Open iG8R opened 3 months ago
Yes, I think I already fixed that, will push soon
The fix was to disable async calls by adding this:
os.environ["CUDA_LAUNCH_BLOCKING"] = "1"
os.environ["TORCH_USE_CUDA_DSA"] = "1"
But it slows down the process a lot, so I removed it. The error is basically an out of GPU memory error.
Speed is the most important thing, so it doesn't matter that an error may occur if the server restarts by itself afterwards.
Fixed by reinitializing the models, instead of a script restart. Let me know if it works.
Thanks!!! I'll give it a try, but this error doesn't occur that often, so it takes a while to check if everything is ok.
It didn't take long for the error to appear. I noticed that it occurs when VRAM is almost completely full.
[+] [OAWRBOQ1] Imaged cached
[+] [I79FLOQT] Imaged cached
[+] [622FKDPL] Imaged cached
127.0.0.1 - - [29/Jul/2024 22:26:26] "POST /colorize-image-data HTTP/1.1" 200 -
127.0.0.1 - - [29/Jul/2024 22:26:26] "POST /colorize-image-data HTTP/1.1" 200 -
127.0.0.1 - - [29/Jul/2024 22:26:26] "POST /colorize-image-data HTTP/1.1" 200 -
127.0.0.1 - - [29/Jul/2024 22:26:28] "OPTIONS /colorize-image-data HTTP/1.1" 200 -
[+] [TLVVL2TY] Detected manga: Hazure Waku no Joutai Ijou Skill de Saikyou ni Natta Ore ga Subete wo Juurin Suru made >> Chapter 16
[+] [TLVVL2TY] Requested image: d3a90234-cb1a-4a5f-913e-9d5b62aa27f8, Width: 1013, Height: 1440
[+] [TLVVL2TY] Colorize: True, Upscale: True(x4), Denoise: True
[*] [TLVVL2TY] Denoising image...
[+] [4DNKHQ4T] Detected manga: Hazure Waku no Joutai Ijou Skill de Saikyou ni Natta Ore ga Subete wo Juurin Suru made >> Chapter 16
[+] [4DNKHQ4T] Requested image: 5188e1ee-d2f4-48fd-b9f7-e194e2ed227b, Width: 1013, Height: 1440
[+] [4DNKHQ4T] Colorize: True, Upscale: True(x4), Denoise: True
[*] [4DNKHQ4T] Denoising image...
[+] [TLVVL2TY] Denoised image [1440, 1013, 4]->[1200, 844, 3] in 0.24 seconds.

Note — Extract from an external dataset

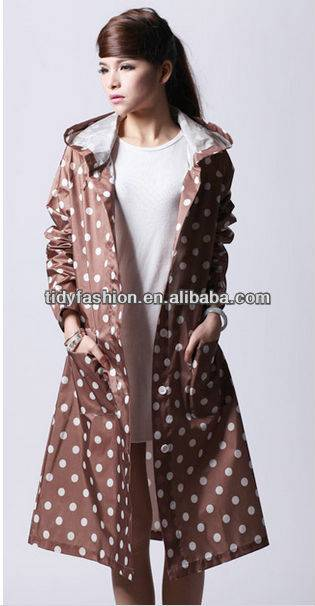 Fishing Women Fashion Sexy Raincoat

[*] [TLVVL2TY] Colorizing image...
[+] [4DNKHQ4T] Denoised image [1440, 1013, 4]->[1200, 844, 3] in 0.18 seconds.
[*] [4DNKHQ4T] Colorizing image...
[+] [C948CGBT] Detected manga: Hazure Waku no Joutai Ijou Skill de Saikyou ni Natta Ore ga Subete wo Juurin Suru made >> Chapter 16
[+] [C948CGBT] Requested image: b8da78be-519a-4605-996c-aa4a0888183c, Width: 1013, Height: 1440
[+] [C948CGBT] Colorize: True, Upscale: True(x4), Denoise: True
[*] [C948CGBT] Denoising image...
[+] [C948CGBT] Denoised image [1440, 1013, 4]->[1200, 844, 3] in 0.14 seconds.
[*] [C948CGBT] Colorizing image...
[+] [TLVVL2TY] Colorized image [1200, 844, 3]->[819, 576, 3] in 0.54 seconds.
[*] [TLVVL2TY] Upscaling image...
[+] [4DNKHQ4T] Colorized image [1200, 844, 3]->[819, 576, 3] in 0.52 seconds.
[*] [4DNKHQ4T] Upscaling image...
[+] [C948CGBT] Colorized image [1200, 844, 3]->[819, 576, 3] in 0.61 seconds.
[*] [C948CGBT] Upscaling image...
[!] Error: CUDA error: an illegal memory access was encountered
CUDA kernel errors might be asynchronously reported at some other API call, so the stacktrace below might be incorrect.
For debugging consider passing CUDA_LAUNCH_BLOCKING=1
Compile with `TORCH_USE_CUDA_DSA` to enable device-side assertions.
[!] Error: cuDNN error: CUDNN_STATUS_INTERNAL_ERROR
[!] Error: CUDA error: an illegal memory access was encountered
CUDA kernel errors might be asynchronously reported at some other API call, so the stacktrace below might be incorrect.
For debugging consider passing CUDA_LAUNCH_BLOCKING=1
Compile with `TORCH_USE_CUDA_DSA` to enable device-side assertions.
[!] [TLVVL2TY] Error: CUDA error: an illegal memory access was encountered
CUDA kernel errors might be asynchronously reported at some other API call, so the stacktrace below might be incorrect.
For debugging consider passing CUDA_LAUNCH_BLOCKING=1
Compile with `TORCH_USE_CUDA_DSA` to enable device-side assertions.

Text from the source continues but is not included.